I have a feeling I'm missing something that would make my problem go away.I was thinking that update
might be useful https://clojuredocs.org/clojure.core/update
And since update
was added to 1.7 that might be a good sign that it's useful as the reducing function in tranducers
@exupero: I believe that update
is the reducing function form that corresponds to merge-with
which operates on the entire map.
This really shouldn't be that hard to figure out since this is clearly the bailiwick of transducers.
Now I believe I'm wrong, and update
is merely filling in the gap of needing a single-level version of update-in
But the question remains: how to get update/update-in functionality within a tranducable process without having to write a custom reducing function?

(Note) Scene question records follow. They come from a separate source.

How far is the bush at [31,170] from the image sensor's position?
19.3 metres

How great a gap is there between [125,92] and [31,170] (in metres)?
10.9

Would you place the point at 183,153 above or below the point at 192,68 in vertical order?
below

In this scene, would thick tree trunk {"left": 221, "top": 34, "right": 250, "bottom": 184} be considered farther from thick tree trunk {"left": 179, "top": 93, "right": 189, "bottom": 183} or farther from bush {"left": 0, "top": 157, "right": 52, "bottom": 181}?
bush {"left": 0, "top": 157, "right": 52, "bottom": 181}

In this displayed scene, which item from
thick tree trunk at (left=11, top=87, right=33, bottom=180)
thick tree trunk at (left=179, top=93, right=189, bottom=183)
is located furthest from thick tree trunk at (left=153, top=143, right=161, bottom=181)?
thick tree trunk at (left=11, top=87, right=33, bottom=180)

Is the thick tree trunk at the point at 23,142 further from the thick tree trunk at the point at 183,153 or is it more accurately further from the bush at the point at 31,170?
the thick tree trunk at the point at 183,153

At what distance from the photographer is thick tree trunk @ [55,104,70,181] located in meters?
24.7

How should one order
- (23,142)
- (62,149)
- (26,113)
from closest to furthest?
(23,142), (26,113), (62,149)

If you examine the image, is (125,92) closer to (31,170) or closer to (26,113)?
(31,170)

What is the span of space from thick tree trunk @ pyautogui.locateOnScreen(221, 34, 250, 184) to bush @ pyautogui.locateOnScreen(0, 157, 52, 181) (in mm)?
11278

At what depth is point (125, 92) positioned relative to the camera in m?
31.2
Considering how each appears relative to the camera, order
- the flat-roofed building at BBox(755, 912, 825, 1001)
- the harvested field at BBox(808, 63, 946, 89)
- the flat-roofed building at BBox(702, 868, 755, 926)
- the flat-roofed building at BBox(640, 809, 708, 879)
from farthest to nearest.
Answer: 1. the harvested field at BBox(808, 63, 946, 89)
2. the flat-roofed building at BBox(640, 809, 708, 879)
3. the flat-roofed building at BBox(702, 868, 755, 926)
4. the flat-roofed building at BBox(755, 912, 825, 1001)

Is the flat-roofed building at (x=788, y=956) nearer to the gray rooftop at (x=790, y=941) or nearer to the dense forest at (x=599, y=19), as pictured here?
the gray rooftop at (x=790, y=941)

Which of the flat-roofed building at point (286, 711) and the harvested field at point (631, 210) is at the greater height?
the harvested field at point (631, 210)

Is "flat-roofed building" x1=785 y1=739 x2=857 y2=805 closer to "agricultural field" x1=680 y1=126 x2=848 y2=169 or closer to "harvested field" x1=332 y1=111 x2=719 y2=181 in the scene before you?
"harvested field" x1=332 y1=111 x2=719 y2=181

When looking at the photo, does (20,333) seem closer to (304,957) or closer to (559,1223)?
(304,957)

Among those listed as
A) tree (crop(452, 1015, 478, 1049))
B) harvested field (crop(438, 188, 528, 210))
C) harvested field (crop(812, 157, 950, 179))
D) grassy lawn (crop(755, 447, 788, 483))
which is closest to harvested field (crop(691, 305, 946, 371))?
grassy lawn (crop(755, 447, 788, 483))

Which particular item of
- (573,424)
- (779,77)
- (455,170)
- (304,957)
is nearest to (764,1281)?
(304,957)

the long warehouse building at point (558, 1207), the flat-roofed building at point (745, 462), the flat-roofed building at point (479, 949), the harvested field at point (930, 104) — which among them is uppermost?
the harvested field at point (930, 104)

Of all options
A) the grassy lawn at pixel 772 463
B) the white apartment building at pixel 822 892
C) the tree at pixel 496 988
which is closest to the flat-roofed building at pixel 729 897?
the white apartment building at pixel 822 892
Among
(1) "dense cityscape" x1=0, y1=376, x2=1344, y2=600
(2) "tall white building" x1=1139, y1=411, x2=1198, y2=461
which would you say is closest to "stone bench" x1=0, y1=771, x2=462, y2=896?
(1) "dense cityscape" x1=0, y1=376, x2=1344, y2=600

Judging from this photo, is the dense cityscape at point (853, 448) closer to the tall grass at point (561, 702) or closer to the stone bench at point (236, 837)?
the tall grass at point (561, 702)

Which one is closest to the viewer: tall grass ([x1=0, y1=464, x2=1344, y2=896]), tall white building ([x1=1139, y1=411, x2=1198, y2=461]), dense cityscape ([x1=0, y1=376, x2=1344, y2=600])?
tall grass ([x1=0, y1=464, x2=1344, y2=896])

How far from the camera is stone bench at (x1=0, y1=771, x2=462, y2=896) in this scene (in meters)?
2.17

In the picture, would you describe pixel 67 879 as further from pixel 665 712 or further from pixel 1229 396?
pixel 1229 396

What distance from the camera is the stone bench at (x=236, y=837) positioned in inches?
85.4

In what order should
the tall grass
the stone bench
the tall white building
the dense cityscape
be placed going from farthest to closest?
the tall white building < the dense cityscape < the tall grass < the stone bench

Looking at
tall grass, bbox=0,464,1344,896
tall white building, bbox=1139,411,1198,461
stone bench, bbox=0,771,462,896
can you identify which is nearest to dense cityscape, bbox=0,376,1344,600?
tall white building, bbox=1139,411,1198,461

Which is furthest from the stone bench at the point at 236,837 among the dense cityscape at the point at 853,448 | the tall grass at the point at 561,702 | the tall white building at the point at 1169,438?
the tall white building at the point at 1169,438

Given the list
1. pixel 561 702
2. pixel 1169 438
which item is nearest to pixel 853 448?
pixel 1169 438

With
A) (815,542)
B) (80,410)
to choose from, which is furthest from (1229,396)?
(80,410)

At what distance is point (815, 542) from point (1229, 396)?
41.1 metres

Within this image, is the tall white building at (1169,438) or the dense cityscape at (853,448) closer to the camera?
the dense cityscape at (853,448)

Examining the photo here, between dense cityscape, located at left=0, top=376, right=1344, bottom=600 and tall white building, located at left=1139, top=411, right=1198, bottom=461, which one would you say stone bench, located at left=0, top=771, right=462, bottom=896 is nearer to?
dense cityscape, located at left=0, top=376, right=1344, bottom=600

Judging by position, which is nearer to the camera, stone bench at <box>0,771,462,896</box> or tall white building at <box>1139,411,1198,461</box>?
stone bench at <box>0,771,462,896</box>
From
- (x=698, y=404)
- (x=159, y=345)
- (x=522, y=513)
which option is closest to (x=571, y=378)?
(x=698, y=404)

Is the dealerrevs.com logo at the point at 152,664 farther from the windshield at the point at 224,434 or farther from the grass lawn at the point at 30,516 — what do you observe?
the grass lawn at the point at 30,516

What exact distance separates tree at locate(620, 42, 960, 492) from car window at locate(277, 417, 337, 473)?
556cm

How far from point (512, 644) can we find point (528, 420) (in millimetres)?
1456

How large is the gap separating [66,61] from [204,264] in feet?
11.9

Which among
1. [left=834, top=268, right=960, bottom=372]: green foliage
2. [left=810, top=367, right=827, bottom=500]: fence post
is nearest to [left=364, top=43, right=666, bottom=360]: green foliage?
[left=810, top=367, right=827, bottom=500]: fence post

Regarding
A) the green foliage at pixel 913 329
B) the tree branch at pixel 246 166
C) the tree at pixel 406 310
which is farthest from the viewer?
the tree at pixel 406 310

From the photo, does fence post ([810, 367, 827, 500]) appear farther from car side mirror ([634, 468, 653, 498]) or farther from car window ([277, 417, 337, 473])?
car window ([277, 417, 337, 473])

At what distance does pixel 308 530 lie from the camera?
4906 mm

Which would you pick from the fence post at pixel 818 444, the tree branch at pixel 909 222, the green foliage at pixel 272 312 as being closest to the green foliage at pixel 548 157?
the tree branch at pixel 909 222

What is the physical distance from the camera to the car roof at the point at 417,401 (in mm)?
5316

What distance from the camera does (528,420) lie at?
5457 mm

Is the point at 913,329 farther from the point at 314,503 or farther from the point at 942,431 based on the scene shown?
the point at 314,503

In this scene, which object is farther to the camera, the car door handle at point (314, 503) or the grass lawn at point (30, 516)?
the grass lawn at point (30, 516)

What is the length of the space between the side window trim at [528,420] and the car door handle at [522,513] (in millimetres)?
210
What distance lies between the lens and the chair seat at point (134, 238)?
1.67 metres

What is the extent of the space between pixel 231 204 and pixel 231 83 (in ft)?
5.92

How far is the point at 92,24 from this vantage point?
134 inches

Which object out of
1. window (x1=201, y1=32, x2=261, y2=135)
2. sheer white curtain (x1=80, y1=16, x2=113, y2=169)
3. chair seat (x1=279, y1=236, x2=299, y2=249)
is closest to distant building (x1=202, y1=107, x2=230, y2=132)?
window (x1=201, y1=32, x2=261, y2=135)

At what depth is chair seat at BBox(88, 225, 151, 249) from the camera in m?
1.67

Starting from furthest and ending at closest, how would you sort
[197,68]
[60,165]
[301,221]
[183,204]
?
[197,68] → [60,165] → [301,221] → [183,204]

where should one look if you get an error 500 from a ring application, but there is no exception printed in the console, nor do I get it back in html?
I still haven't cracked this nut. Anyone got a better idea? This didn't work:
(transduce identity (partial merge-with +) {:a 1 :b 2} {:b 3 :c 4})
ClassCastException clojure.lang.Keyword cannot be cast to java.util.Map$Entry clojure.core/key (core.clj:1496)
borkdude: I use timbre logging to print to the console, stacktraces or any other messages I want printed
well, it's better to turn off ring.middleware.stacktrace in production, so your solution is probably better
ah, you can choose between log and web: https://ring-clojure.github.io/ring/ring.middleware.stacktrace.html
@meow: how about (transduce identity (partial merge-with +) {:a 1 :b 2} [{:b 3 :c 4}])
Recall that reduce and transduce take a list of elements to reduce onto the starting value
@aengelberg: aha! thank you!
(transduce identity conj {:a 1 :b 2} [{:b 3 :c 4}])
=> {:a 1, :b 3, :c 4}
(transduce identity (partial merge-with +) {:a 1 :b 2} [{:b 3 :c 4}])
=> {:a 1, :b 5, :c 4}
no prob
What threw me was this worked:
(transduce identity conj {:a 1 :b 2} {:b 3 :c 4})
=> {:a 1, :b 3, :c 4}
One of the reasons I don't see why conj
can operate on tuples or maps.
Rather, conj
can operate on maps and tuples, or maps and maps.